岩垂純一診療所(東京都中央区)所長、日本臨床肛門病学会理事長
Q 妊娠中から便秘がひどく、出産後、痔になってしまいました。痛みはありませんが、毎回、排便後に肛門から3cmほど、いぼのようなものが出ています。指で押すと戻りますが、最近では、スポーツをしている時などに腹圧がかかると出てくるようになり、下着や洋服にシミが付くこともあります。手術が怖くてまだ病院には行っていません。手術をしないで治す方法はありますか。(33歳・女性)
A
痔核(いぼ痔)も初期の段階であれば、市販薬と生活習慣の改善で治ることもありますが、外に出た痔核が自然に戻らない段階まで進行すると、市販薬ではほとんど効果は期待できません。そのままにして自然に治ることもありません。

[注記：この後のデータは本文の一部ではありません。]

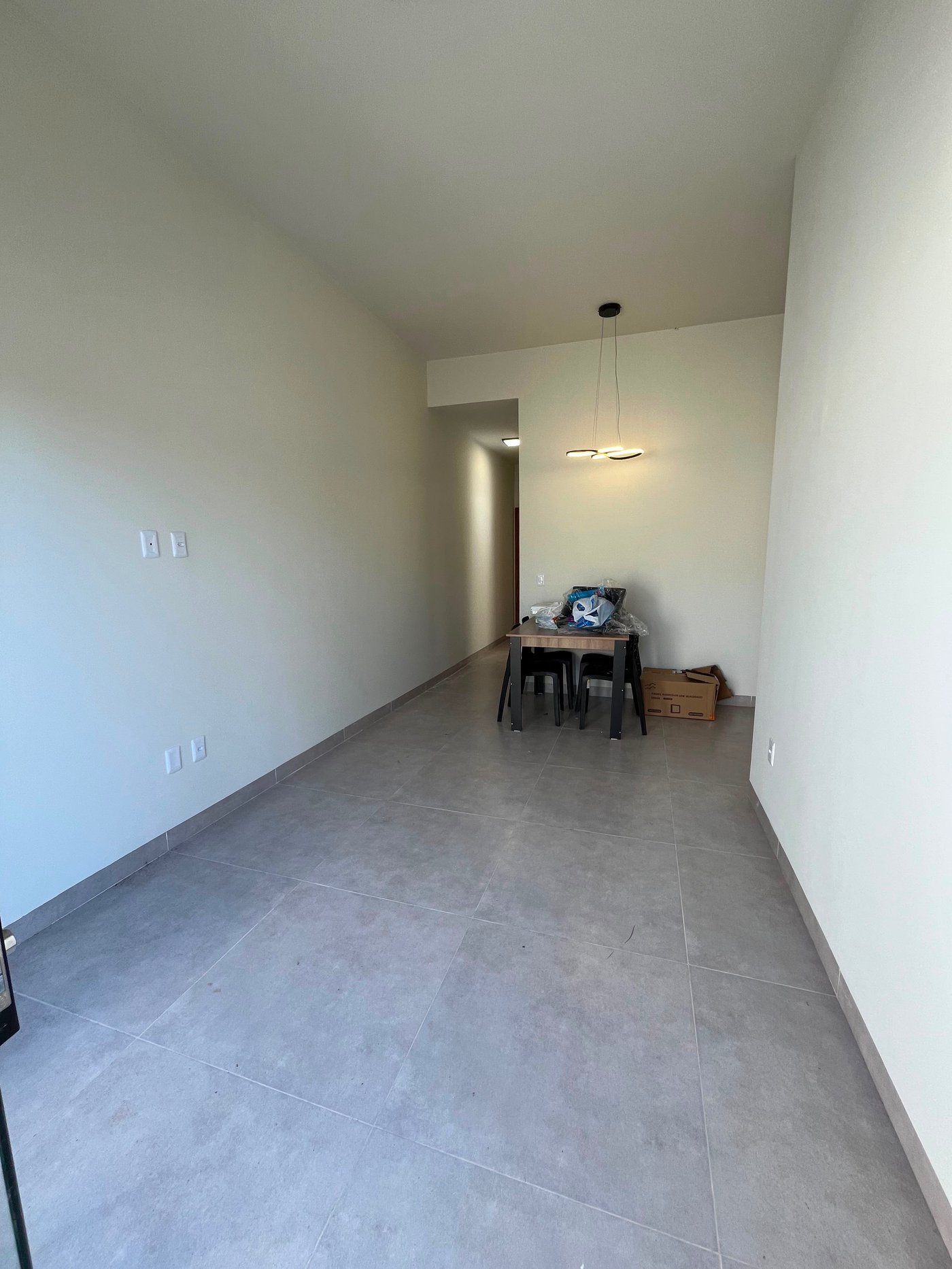 Casa à venda com 2 quartos, sendo 1 suíte,  em Vila Nova, Três Lagoas, MS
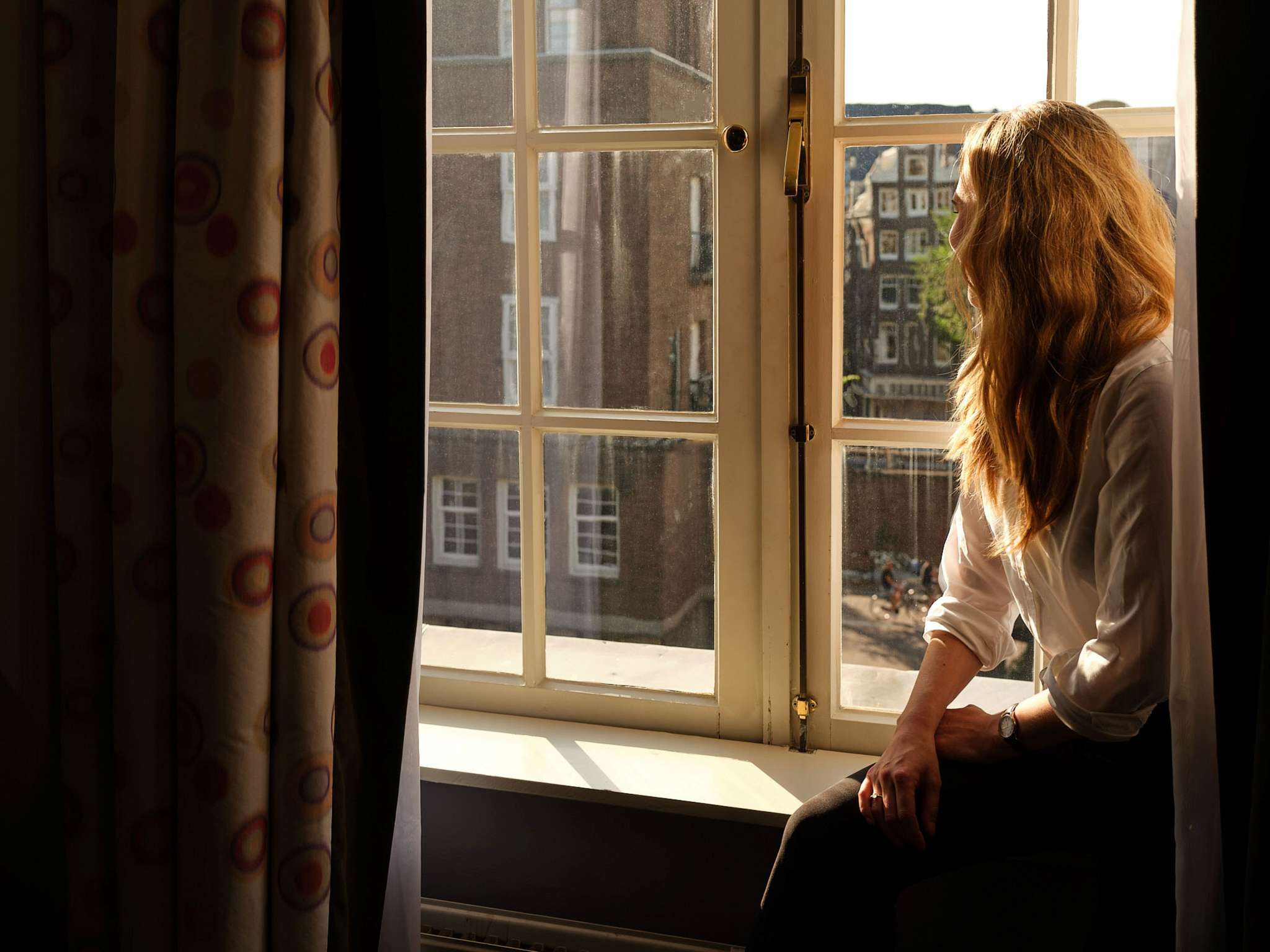 Foto - Sofitel Legend The Grand Amsterdam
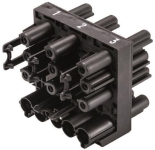 WIEL Verteiler        GST18 I5V37A1 V SW 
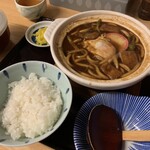 麺茶屋一番や　　大和 - 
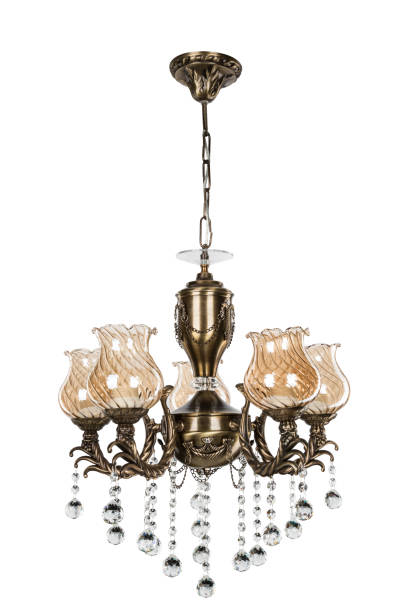 istock chandelier/Lamp 638214166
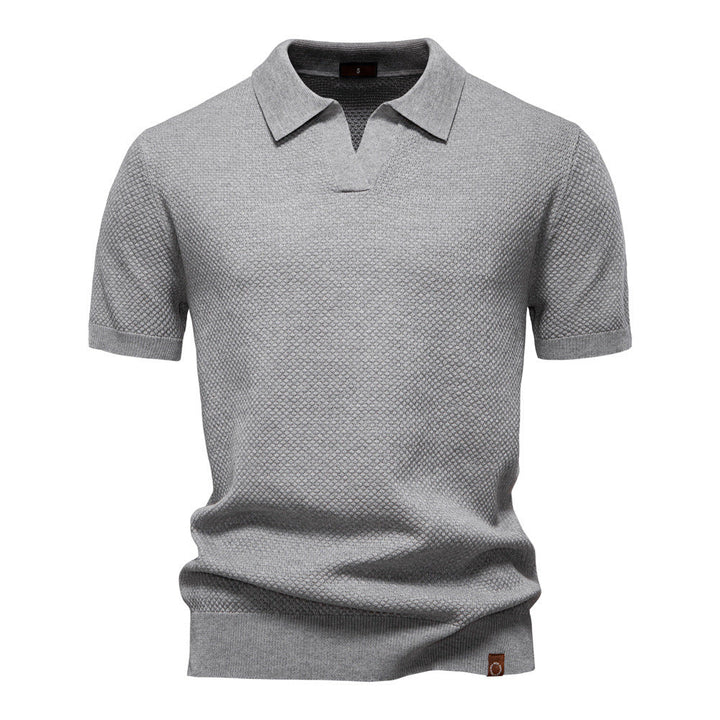 Elegant Polo Shirt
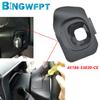 New Cruise Control Switch And Cover Gap For Lexus CT200H 2010 For 84632-34011 MH ELECTRONIC Original 45186-53030-C0 For Toyota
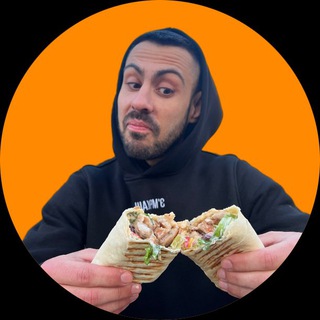 Логотип @stepachush - ЧУШ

進行して薬では治らない段階の痔核に対して、いぼを切除するのではなく薬液を注射して治す方法や、薬液の注射と手術を併用する方法など、患者さんに負担の少ない治療法が開発されています。最近は肛門科の専門病院が増えており、プライバシーにも十分配慮された施設はたくさんあります。以前に比べて女性の患者さんも増え、抵抗なく受診している人も大勢いらっしゃいます。
痔は、処置が遅れるほど治りが悪く、治療も複雑になります。女性医師が診療にあたる施設も増えてきましたので、まずは早急に専門医の診察を受けることをお勧めします。